Tafsir Surat Al-Maidah Ayat 2: Prinsip Tolong-Menolong dalam Kebaikan
Selasa, 25 Februari 2025 | 05:45 WIB
Zainuddin Lubis
Penulis
Surat Al-Maidah Ayat 2 mengandung perintah penting dari Allah kepada manusia agar saling membantu dalam kebaikan dan ketakwaan. Ayat ini juga melarang umat Islam untuk bekerja sama dalam dosa dan permusuhan. Dalam kehidupan sehari-hari, kerja sama adalah hal yang sangat penting, tetapi harus dilakukan dengan cara yang benar dan sesuai dengan ajaran Islam.
Dalam ayat ini, Allah berfirman:
وَتَعَاوَنُوْا عَلَى الْبِرِّ وَالتَّقْوٰىۖ وَلَا تَعَاوَنُوْا عَلَى الْاِثْمِ وَالْعُدْوَانِۖ وَاتَّقُوا اللّٰهَۗ اِنَّ اللّٰهَ شَدِيْدُ الْعِقَابِ ٢
wa ta’âwanû ‘alal-birri wat-taqwâ wa lâ ta’âwanû ‘alal-itsmi wal-’udwâni wattaqullâh, innallâha syadîdul-’iqâb
Artinya; "Tolong-menolonglah kamu dalam (mengerjakan) kebajikan dan takwa, dan jangan tolong-menolong dalam berbuat dosa dan permusuhan. Bertakwalah kepada Allah, sesungguhnya Allah sangat berat siksaan-Nya."

[Petunjuk] Lanjutkan teks tafsir Surat Al-Maidah ayat 2 di atas, mulai sesudah terjemahan ayat yang menutupnya.

[Data Butir]
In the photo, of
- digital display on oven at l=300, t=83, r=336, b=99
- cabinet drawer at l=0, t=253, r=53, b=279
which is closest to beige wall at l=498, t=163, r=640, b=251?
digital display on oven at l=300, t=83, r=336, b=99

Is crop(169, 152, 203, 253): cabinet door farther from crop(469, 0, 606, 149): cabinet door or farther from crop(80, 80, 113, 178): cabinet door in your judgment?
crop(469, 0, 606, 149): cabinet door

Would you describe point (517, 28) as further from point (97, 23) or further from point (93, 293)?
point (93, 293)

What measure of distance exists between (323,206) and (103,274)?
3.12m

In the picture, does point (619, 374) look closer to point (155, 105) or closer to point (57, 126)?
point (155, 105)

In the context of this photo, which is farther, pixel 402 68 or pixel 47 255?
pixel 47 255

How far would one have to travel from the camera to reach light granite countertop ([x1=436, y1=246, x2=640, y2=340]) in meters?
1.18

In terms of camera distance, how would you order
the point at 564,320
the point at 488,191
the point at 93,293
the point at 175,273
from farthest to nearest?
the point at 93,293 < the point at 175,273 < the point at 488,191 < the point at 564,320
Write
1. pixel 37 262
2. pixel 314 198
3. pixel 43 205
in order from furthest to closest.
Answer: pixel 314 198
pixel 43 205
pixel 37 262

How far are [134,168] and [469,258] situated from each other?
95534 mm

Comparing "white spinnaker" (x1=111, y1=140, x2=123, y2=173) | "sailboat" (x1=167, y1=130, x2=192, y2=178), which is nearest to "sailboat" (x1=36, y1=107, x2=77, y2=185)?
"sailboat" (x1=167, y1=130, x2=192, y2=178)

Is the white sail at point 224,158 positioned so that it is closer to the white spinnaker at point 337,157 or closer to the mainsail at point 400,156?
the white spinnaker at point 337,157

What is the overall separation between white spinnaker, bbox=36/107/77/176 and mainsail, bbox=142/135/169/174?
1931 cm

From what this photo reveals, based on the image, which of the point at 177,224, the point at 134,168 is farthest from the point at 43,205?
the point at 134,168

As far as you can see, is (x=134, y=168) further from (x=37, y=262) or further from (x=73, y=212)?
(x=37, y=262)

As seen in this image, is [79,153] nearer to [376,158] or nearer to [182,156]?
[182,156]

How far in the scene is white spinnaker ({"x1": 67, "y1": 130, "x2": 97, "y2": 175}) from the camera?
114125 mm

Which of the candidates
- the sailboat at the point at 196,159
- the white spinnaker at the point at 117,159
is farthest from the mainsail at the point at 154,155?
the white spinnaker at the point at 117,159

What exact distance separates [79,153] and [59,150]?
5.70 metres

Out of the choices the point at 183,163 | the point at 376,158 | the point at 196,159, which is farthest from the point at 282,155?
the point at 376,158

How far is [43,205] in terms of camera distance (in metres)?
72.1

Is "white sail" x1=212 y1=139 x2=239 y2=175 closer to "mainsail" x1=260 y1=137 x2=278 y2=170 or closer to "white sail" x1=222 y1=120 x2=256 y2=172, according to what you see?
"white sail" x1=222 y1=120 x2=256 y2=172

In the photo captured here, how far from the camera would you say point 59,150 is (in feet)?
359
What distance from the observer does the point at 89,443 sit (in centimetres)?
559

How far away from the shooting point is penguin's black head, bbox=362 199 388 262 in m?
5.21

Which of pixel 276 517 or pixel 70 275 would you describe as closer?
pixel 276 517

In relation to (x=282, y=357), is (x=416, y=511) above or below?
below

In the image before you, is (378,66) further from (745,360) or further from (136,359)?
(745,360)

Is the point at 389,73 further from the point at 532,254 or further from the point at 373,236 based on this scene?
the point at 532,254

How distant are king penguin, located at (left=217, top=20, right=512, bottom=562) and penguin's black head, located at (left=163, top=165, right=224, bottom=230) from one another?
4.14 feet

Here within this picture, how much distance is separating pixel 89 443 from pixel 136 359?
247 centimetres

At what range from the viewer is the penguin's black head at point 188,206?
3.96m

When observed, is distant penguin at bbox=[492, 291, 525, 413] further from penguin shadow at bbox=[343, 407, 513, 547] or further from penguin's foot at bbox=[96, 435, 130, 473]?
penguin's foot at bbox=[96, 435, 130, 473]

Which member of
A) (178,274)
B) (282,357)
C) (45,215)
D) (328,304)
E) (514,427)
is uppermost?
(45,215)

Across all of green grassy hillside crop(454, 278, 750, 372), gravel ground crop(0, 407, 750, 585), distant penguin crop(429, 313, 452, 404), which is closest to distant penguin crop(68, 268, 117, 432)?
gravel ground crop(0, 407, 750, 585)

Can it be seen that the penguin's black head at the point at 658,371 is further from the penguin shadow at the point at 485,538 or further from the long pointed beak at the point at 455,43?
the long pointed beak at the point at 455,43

[Jawaban Latihan]
Imam Qurthubi dalam kitab Al-Jami’ li Ahkami Al-Qur’an, mengatakan “al-birr” dalam ayat ini mencakup segala perbuatan baik, entah itu yang bersifat wajib seperti shalat dan zakat, maupun yang sunnah seperti bersedekah dan membantu orang lain. Sedangkan “at-taqwa” berarti menjalankan perintah Allah dan menjauhi larangan-Nya. Dengan kata lain, umat Islam harus saling mendorong dalam menjalankan perintah agama dan menghindari hal-hal yang dilarang.
Ibnu ‘Athiyyah, yang dikutip Imam Qurthubi, menjelaskan bahwa kerja sama dalam kebaikan mencakup semua bentuk kebaikan, baik yang diwajibkan maupun yang dianjurkan. Begitu pula, Al-Mawardi menambahkan bahwa Allah mengaitkan kerja sama ini dengan ketakwaan karena dalam ketakwaan terdapat keridhaan Allah, sedangkan dalam kebaikan terdapat keridhaan manusia. Jika seseorang berhasil menggabungkan keduanya, maka ia akan mencapai kebahagiaan dan keberkahan hidup.
Lebih lanjut, ayat ini berlaku untuk semua orang, tanpa memandang status atau kedudukannya. Semua orang dianjurkan untuk saling membantu, baik dalam hal duniawi maupun ukhrawi. Misalnya, seorang guru membantu muridnya dengan mengajarkan ilmu, seorang dokter membantu pasiennya dengan mengobati penyakitnya, dan seorang kaya membantu orang miskin dengan hartanya.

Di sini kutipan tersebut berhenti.